Making decisions is not that complicated, neither is it interesting. Your iPhone can make a decision to kill a process that takes too much system resources while in the background. What's more interesting (and what seems to be the main function of the so called homunculus) is being aware of your own location in space and time, as well as remembering previous locations. In other words, having some model of the world and knowing your place in it is what computers haven't achieved yet in any meaningful way.
How is map building AI? It's a pretty mechanical process. Start somewhere, make some measurements, move along, repeat. At what point is there any notion of intelligence involved?
... but I agree that there's nothing in particular that distinguishes it from other problems.

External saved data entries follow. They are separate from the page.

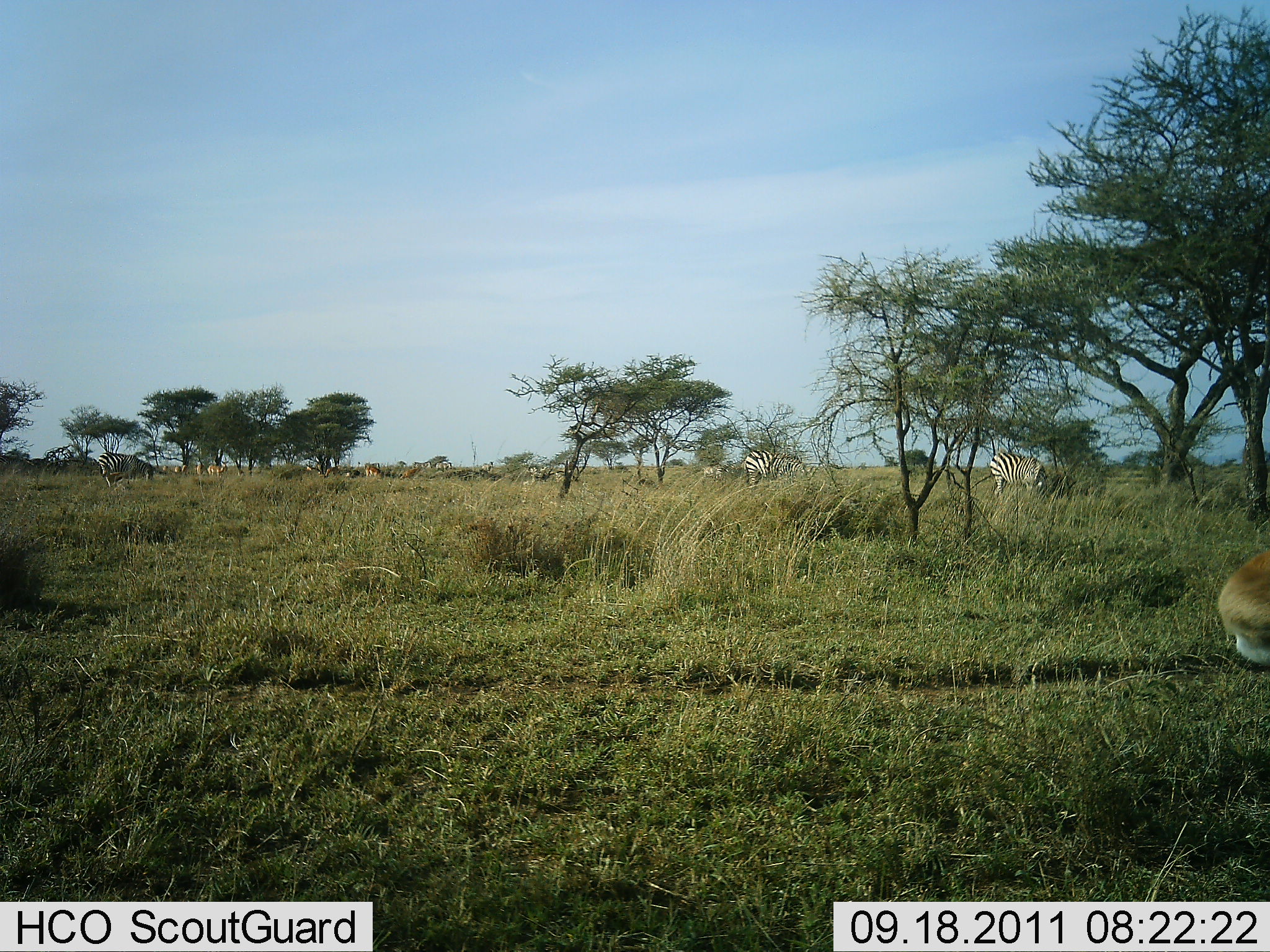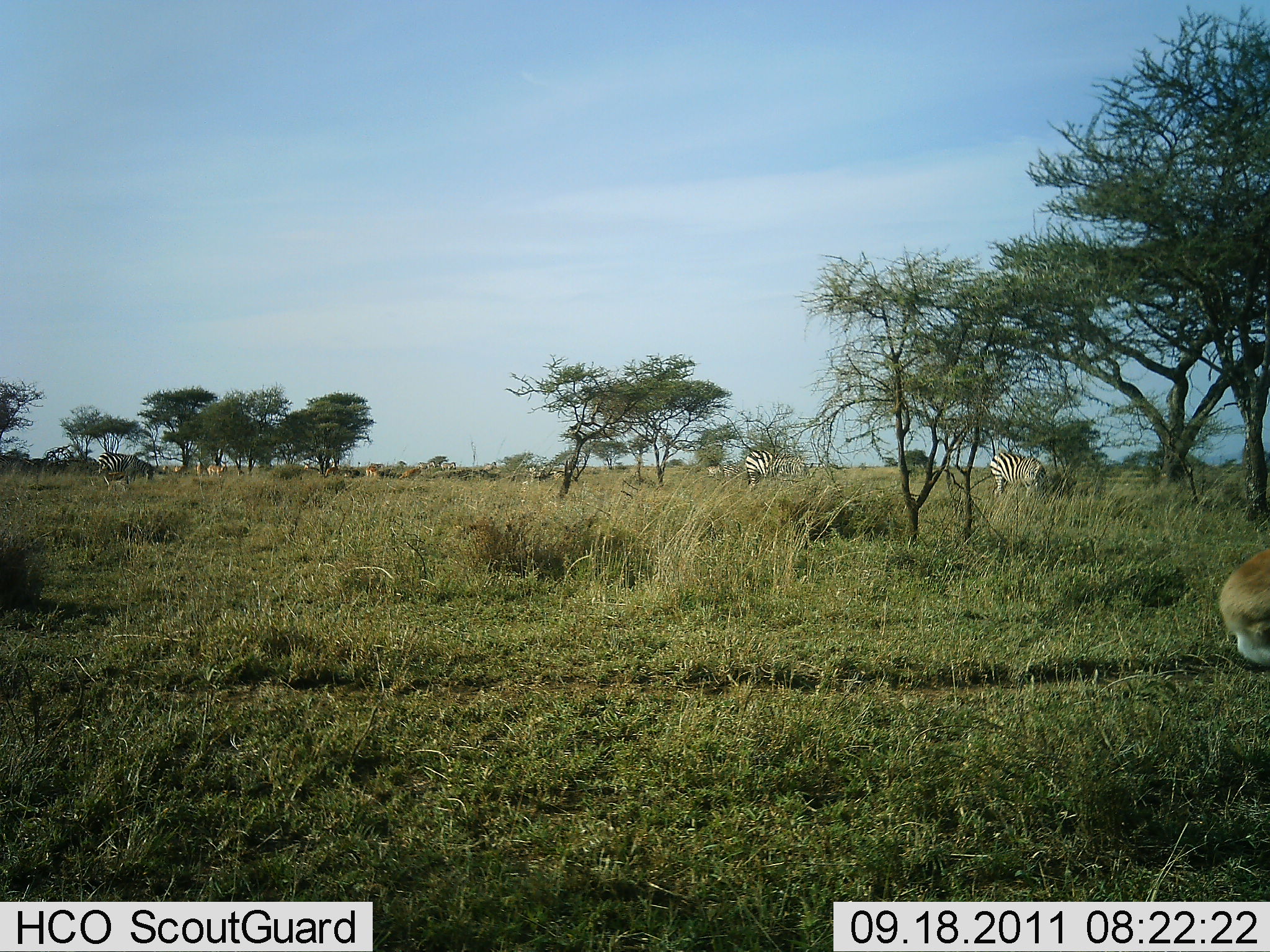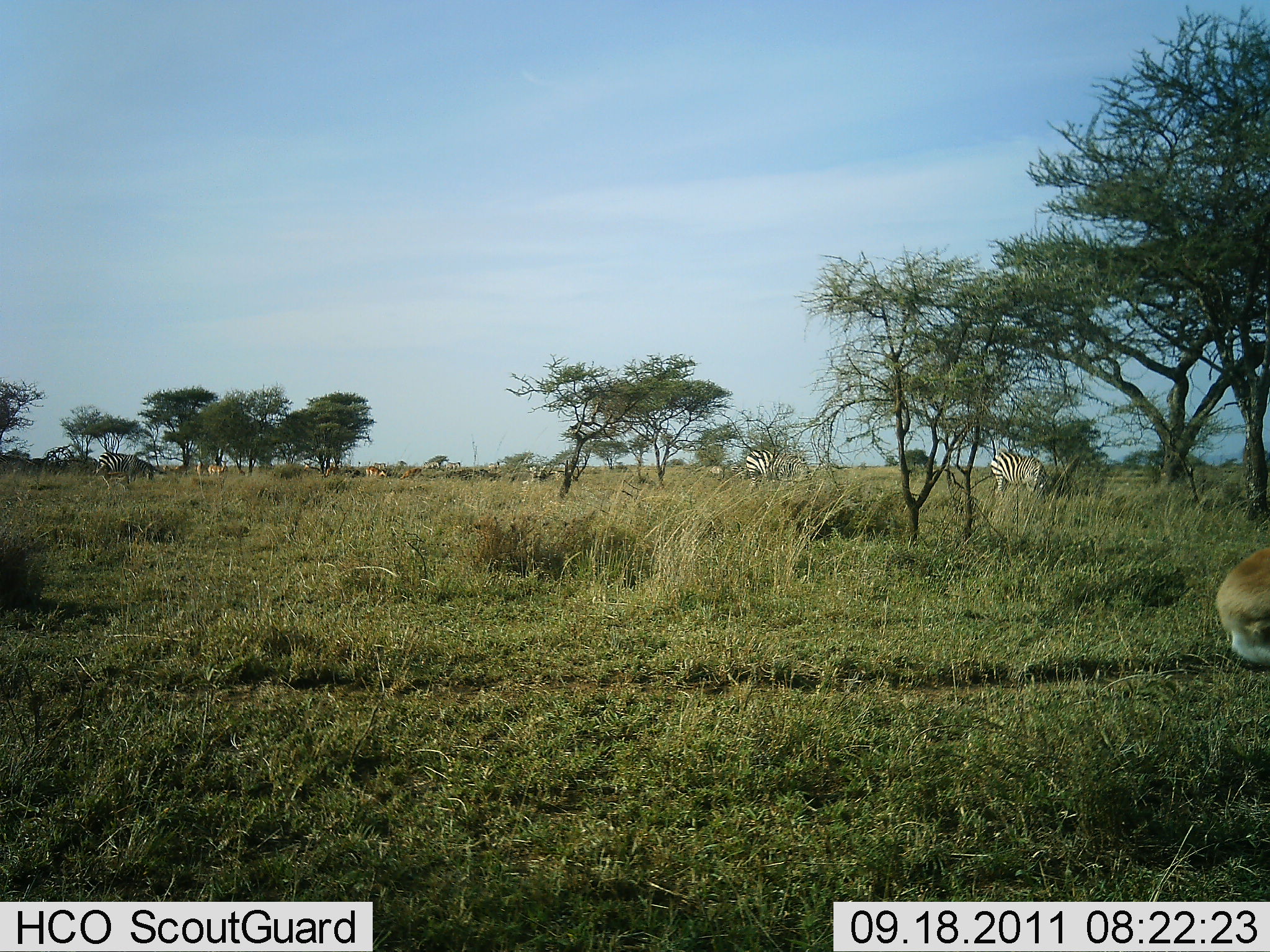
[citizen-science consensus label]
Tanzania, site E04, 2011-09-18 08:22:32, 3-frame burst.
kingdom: Animalia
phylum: Chordata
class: Mammalia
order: Perissodactyla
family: Equidae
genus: Equus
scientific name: Equus quagga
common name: plains zebra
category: zebra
Zebra (plains zebra) (Equus quagga), count 3. Behavior (volunteer vote fractions): standing 48%, resting 0%, moving 19%, interacting 5%. Young present (vote fraction): 0%. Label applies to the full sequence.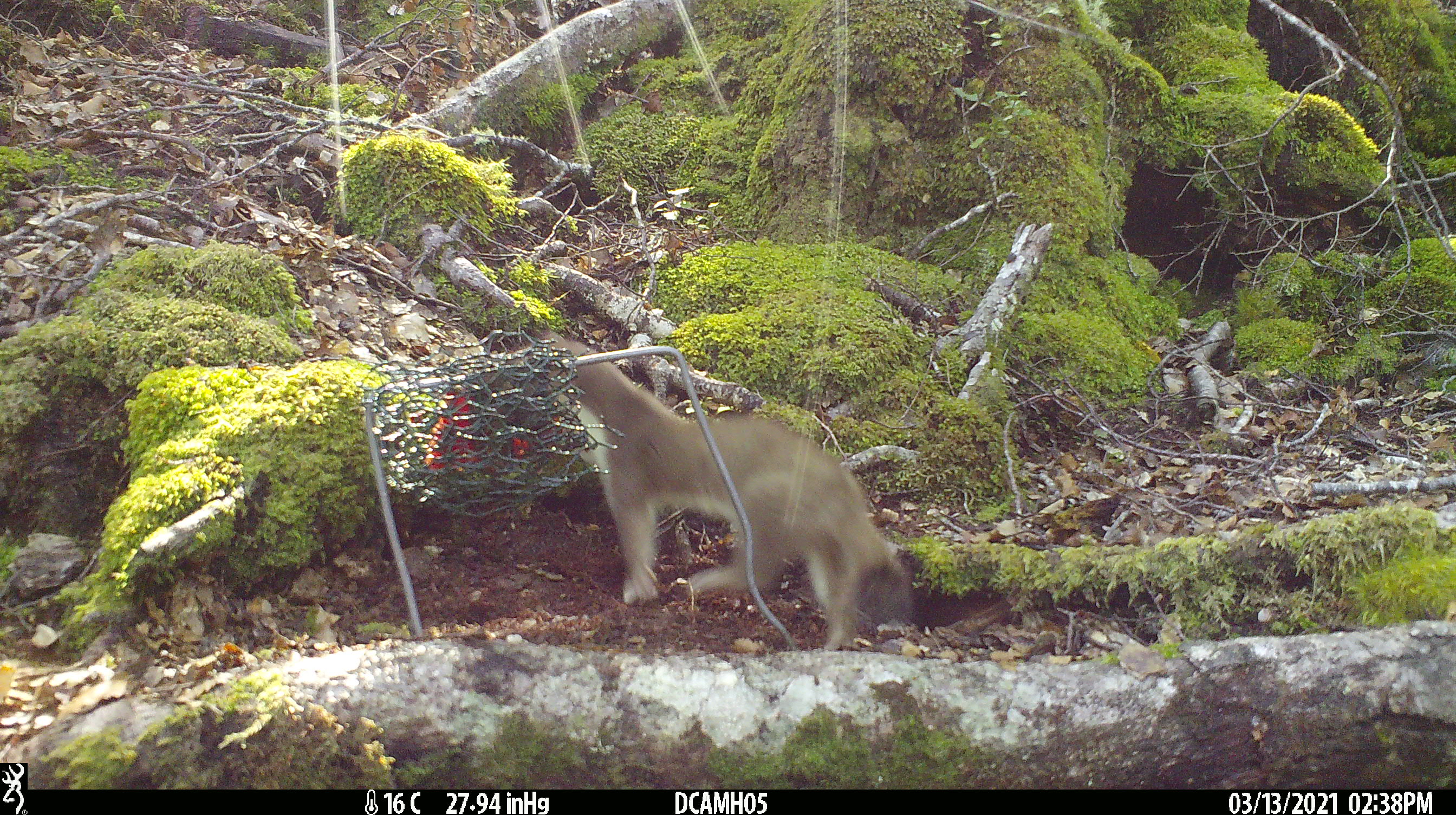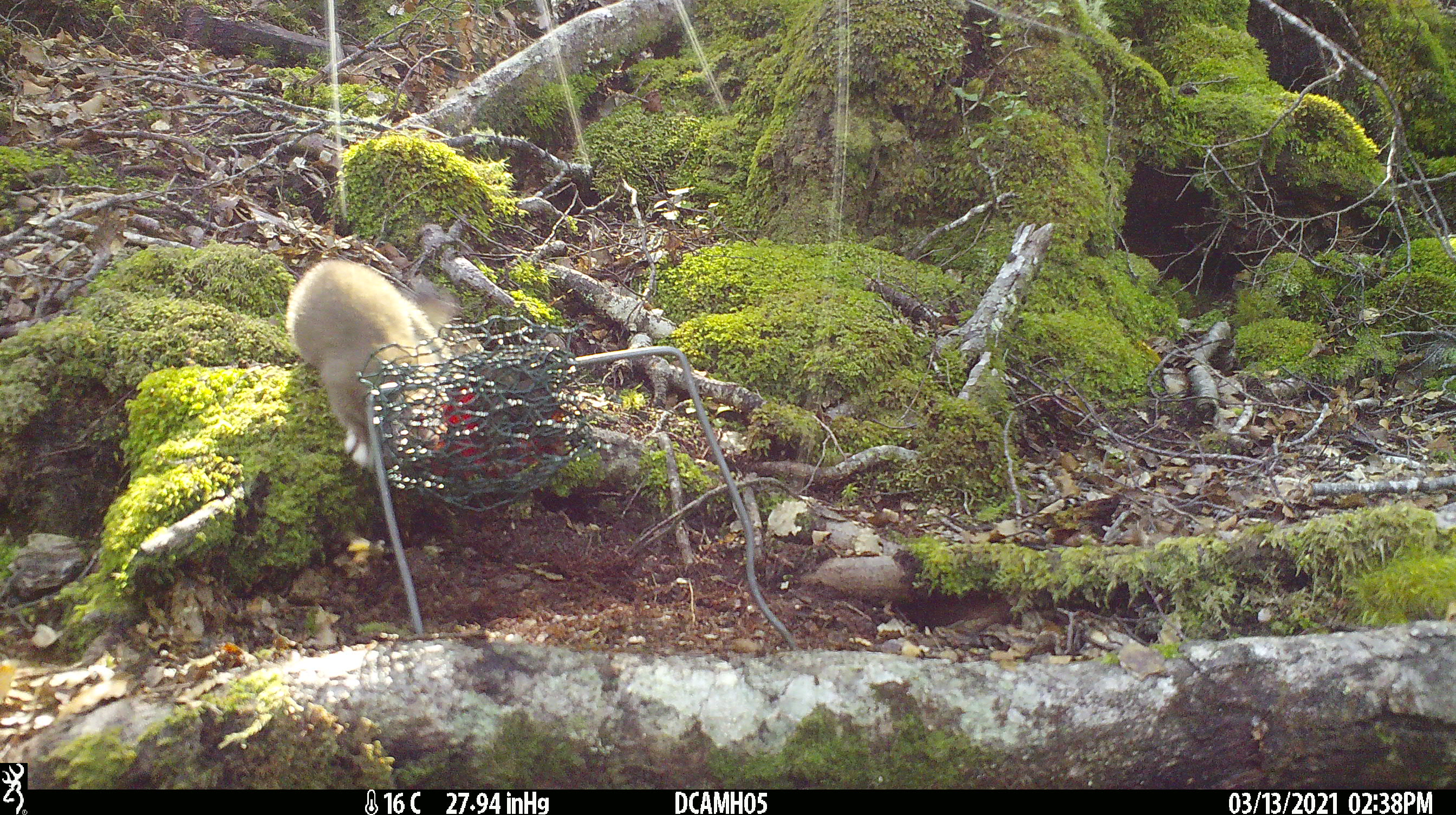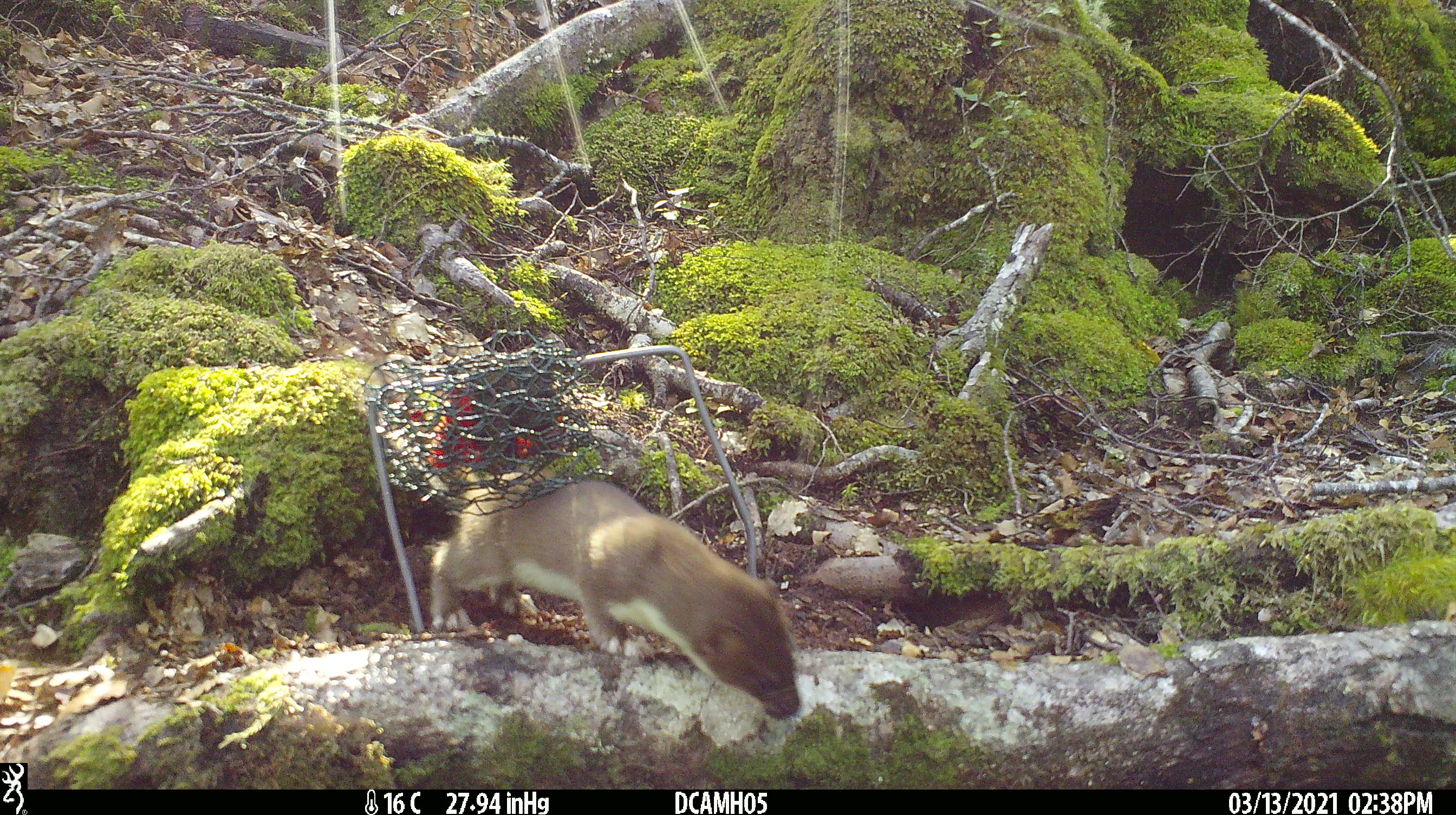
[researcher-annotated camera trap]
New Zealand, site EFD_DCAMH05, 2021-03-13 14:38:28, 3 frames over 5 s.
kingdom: Animalia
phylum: Chordata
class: Mammalia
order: Carnivora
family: Mustelidae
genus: Mustela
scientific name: Mustela erminea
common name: stoat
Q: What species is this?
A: Stoat (Mustela erminea).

My comment was satirical in nature. SLAM is an interpretation of what the parent comment had described:
"[B]eing aware of your own location in space and time, as well as remembering previous locations. In other words, having some model of the world and knowing your place in it[.]".
There is a general pattern of statements of the form "We'll only really have AI when computers X", followed by computers being able to X, followed by everyone concluding that X is just a simple matter of engineering like everything else we've already accomplished. As my AI prof put it, ages ago, "AI is the study of things that don't work yet."
Or it could be, a system capable of reasoning its way to doing X would be intelligent, but you can also teach to the test, so to speak, and build a system that does X without being generalizable and thus satisfy X without being intelligent.
> Or it could be, a system capable of reasoning its way to doing X would be intelligent, but you can also teach to the test, so to speak, and build a system that does X without being generalizable and thus satisfy X without being intelligent.
Which is exactly what we do with many kids today; makes you wonder how many times we might invent AI and not know it because we don't raise it correctly so it appears too dumb to be considered a success.
That's sort of where a lot of people have arrived, to be sure, with distinguishing the notion of an "artificial general intelligence" from other things in the AI bucket.
I don't think the iPhone has a model of the world with its own body in it. You could program that too, and once you also add the ability to move/act according to a certain goal, you have an intelligent agent. However, making your system more or less useful is what takes the task of AI to levels of complexity we can't reach yet. Compare ants and dogs: the former is achievable in terms of simulation but not interesting, the latter can be potentially useful but is already too complex for us to implement.
Control theory: worked with some smart folks when it came to designing plant control systems. All of it was human labor. There was zero intelligence on the part of the tools and all parameters had to be figured out by the person designing the control stategy.
Causal induction: sounds interesting until you dig in and realize everything is non-computable.